When your judgments come upon the earth,
the people of the world learn righteousness.
10 Though grace is shown to the wicked,
they do not learn righteousness;
even in a land of uprightness they go on doing evil
and regard not the majesty of the LORD.
11 O LORD, your hand is lifted high,
but they do not see it.
Let them see your zeal for your people and be put to shame;
let the fire reserved for your enemies consume them.
Seth, I know your site is for “radical christians” but my next statement might be a little bit too radical for some.
When God allows persecution and trouble, real christians rise and church grows. It awakens the christians from their slumber of complacency.England is in the beginning of the throws of persecution as Muslim “rules” are growing stronger here.Im excited about this! It is not happening fast enough! When I went to church last year and they were talking about the new religious hatred bill that was trying to be passed in this country, that could lead christians into a 7 year prison sentance for preaching that Jesus was the only way, I think there was only about 4 of us in that meeting saying “Bring it on!”
Places like Africa have had devastating hard times, war, famine, HIV epidemics, and out of it has born beautiful fruit for our living God.Europe is going to be shaken to its core if its not careful, in very similar ways, things that cause serious devastation, so God can collect His reward.
Watching a TV programme not so long ago they were asking people in the streets here about God. There is a SERIOUS hardness of heart which came across loud and clear. Sending missionaries here from other countries right now would not work. God needs to break the hardness first…….and I certainly wouldnt like to be on the receiving end of that!
But bless the countries that are growing!

* * *

Written exercise a: Summarize the excerpt in two sentences.

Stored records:
* * *

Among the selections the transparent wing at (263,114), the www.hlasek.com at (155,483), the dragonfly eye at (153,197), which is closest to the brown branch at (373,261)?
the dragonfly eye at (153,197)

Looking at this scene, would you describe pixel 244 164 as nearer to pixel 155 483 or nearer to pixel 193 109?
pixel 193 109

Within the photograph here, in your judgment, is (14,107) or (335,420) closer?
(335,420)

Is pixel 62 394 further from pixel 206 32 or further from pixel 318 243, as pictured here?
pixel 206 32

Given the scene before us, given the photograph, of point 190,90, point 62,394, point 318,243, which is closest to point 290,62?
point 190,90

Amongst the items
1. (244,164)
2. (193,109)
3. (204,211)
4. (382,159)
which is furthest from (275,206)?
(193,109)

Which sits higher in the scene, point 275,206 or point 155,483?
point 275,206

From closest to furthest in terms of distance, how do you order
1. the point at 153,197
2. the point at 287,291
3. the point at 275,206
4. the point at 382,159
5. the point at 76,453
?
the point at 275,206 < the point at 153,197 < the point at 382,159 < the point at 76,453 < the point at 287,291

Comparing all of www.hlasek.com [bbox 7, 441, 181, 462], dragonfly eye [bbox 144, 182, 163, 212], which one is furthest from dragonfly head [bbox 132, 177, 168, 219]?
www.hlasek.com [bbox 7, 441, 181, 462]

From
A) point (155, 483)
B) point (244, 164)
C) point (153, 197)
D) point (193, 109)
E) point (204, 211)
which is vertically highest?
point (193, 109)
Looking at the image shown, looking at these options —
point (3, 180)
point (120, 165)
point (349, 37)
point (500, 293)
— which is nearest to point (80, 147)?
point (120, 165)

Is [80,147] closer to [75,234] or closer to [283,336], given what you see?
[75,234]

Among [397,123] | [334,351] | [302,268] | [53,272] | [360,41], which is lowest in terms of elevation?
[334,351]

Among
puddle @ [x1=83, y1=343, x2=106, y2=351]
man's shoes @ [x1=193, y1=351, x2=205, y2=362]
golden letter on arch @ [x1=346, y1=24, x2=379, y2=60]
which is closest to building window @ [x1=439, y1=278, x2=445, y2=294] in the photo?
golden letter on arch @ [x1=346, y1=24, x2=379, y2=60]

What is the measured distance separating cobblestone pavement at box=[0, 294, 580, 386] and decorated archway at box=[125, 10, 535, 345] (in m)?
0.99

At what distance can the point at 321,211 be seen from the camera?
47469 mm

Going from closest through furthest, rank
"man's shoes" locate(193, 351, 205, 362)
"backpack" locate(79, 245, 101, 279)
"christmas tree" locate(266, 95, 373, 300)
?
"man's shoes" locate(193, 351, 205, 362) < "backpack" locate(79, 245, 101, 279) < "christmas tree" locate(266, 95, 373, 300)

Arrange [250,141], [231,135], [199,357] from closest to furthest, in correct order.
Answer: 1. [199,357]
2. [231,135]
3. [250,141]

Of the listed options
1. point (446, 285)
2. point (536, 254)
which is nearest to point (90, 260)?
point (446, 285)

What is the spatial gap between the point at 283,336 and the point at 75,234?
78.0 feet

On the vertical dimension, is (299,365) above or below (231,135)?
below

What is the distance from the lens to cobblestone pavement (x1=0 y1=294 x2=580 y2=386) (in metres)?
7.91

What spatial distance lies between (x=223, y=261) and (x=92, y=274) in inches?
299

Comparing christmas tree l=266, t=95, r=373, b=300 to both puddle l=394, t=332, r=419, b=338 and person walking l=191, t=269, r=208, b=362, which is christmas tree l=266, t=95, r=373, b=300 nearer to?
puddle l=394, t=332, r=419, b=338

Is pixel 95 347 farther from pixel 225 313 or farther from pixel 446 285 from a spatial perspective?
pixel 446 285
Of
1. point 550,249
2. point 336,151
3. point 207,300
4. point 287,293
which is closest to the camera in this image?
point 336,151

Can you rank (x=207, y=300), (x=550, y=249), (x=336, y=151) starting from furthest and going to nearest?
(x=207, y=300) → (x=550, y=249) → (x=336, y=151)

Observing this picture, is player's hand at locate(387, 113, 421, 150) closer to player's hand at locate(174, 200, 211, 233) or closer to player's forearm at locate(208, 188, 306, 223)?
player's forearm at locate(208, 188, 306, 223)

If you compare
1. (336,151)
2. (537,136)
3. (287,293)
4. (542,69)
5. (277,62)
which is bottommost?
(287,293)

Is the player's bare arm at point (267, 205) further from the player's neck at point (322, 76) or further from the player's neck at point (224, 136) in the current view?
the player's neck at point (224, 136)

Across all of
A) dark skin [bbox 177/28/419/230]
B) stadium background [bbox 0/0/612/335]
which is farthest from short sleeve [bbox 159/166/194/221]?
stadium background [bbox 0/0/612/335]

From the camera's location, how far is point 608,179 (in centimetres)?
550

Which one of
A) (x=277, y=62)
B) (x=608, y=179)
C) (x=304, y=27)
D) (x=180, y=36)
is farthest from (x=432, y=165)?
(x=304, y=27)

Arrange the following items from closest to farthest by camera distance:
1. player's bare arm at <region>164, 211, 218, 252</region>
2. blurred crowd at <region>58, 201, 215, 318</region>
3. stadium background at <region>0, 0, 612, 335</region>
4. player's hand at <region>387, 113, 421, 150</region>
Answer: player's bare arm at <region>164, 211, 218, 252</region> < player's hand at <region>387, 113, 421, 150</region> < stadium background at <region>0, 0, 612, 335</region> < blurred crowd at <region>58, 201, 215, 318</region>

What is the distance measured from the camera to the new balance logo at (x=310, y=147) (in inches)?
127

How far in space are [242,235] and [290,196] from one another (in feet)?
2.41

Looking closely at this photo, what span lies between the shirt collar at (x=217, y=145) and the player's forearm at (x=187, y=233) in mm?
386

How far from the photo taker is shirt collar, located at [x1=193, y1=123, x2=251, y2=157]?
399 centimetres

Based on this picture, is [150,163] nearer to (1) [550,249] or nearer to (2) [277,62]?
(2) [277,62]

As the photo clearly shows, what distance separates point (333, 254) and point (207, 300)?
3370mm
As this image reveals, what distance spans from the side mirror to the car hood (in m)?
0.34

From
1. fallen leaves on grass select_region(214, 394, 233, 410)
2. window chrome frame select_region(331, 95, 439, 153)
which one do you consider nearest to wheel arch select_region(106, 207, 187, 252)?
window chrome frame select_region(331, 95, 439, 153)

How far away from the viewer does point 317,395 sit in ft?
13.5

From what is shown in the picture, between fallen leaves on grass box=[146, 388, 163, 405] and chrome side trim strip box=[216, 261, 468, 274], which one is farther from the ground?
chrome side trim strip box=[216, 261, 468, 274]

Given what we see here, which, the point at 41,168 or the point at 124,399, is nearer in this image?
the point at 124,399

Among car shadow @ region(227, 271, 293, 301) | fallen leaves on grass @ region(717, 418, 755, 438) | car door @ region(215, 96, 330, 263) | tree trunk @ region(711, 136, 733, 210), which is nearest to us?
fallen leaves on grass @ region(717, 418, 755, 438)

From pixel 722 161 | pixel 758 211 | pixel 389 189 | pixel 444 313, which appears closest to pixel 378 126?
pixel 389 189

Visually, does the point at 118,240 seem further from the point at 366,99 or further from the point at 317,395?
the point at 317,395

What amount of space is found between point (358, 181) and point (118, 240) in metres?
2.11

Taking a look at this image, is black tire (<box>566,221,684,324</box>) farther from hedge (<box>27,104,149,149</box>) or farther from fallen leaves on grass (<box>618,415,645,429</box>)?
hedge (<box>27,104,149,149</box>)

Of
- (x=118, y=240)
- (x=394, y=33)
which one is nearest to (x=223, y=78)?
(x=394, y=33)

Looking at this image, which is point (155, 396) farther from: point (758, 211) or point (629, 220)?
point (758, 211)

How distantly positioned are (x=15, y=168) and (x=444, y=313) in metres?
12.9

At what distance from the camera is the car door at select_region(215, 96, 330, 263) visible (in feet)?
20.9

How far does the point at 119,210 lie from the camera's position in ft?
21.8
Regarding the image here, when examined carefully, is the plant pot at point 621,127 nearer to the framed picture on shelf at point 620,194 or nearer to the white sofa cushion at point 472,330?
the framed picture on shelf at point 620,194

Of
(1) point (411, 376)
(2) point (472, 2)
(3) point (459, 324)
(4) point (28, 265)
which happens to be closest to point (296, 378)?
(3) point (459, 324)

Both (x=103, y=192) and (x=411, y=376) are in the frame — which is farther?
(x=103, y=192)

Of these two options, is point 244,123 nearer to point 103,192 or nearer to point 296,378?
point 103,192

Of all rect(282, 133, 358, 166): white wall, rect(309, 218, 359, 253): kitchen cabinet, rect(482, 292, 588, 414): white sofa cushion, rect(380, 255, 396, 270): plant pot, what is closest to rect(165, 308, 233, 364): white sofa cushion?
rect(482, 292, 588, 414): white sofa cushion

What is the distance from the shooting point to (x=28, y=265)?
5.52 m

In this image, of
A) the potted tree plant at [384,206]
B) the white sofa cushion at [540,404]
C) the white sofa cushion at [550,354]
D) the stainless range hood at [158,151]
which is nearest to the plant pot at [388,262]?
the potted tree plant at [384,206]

* * *

Written exercise b: List every line of the records that contains the word "scene".

Finished answer a: The excerpt opens with verses stating that the people of the world learn righteousness when the LORD's judgments come upon the earth, while the wicked who are shown grace do not learn it and do not see the LORD's lifted hand. A comment addressed to Seth follows, arguing that persecution and trouble make real christians rise and the church grow, and saying that the writer is excited that England is at the beginning of persecution.

Finished answer b:
Looking at this scene, would you describe pixel 244 164 as nearer to pixel 155 483 or nearer to pixel 193 109?
Given the scene before us, given the photograph, of point 190,90, point 62,394, point 318,243, which is closest to point 290,62?
Which sits higher in the scene, point 275,206 or point 155,483?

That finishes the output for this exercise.